Our Opinion: A practical, expansive and correct court ruling
News Tribune editorial
Saturday, August 4, 2012
A question posed in this forum has been rendered moot by a Missouri Supreme Court ruling.
The court this week determined the state auditor is empowered by the Constitution to write fiscal notes for ballot issues.
When the court heard arguments on the issue in June, we wrote: “If the auditor is not authorized by the constitution to create fiscal notes, who is?”
Two lower court judge in Cole County’s 19th Judicial Circuit split on the issue in rulings on separate cases.
Judge Jon Beetem ruled the auditor is not authorized by the Constitution to write fiscal notes. He cited a provision that limits the auditor’s duties.
In another case, Judge Dan Green issued a contrasting decision. He wrote: “The assignment of the duty of preparing fiscal notes to the auditor is well within the constitutional authority of the Legislature.

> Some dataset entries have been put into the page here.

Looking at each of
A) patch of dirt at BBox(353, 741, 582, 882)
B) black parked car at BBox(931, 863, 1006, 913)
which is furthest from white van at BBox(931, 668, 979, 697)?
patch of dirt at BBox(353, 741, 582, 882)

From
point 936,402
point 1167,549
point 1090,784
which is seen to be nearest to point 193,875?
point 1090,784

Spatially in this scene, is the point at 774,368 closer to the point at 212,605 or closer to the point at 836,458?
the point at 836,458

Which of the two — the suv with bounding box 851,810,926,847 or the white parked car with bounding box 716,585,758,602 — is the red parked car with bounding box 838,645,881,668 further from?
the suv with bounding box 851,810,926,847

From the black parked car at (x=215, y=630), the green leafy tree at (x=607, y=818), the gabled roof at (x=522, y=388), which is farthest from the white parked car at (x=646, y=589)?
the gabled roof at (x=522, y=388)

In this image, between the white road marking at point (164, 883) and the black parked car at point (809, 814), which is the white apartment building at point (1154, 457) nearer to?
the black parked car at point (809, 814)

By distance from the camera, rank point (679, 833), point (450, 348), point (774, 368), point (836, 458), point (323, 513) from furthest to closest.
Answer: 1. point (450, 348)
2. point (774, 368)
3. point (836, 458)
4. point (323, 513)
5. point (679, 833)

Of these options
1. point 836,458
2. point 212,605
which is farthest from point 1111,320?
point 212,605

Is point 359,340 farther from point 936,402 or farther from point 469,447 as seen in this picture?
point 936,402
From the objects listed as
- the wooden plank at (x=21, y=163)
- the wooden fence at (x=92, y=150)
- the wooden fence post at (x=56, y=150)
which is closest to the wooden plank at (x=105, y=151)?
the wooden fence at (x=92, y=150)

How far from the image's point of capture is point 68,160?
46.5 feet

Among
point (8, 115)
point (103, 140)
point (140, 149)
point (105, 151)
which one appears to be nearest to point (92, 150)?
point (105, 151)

The Missouri Constitution both prescribes and proscribes the duties of the auditor. Regarding limitations, the language cited by Beetem reads: “No duty shall be imposed on him (the auditor) by law which is not related to the supervising and auditing of the receipt and expenditure of public funds.” The Supreme Court’s interpretation of preparing fiscal notes is within the scope of those duties because ballot issues affect state income and expense. The determination is practical. Court rulings, however, must be based on legality, not practicality. The ruling may be an expansive interpretation of the auditor’s specified constitutional duties, but it is neither incorrect nor — dare we say — activist.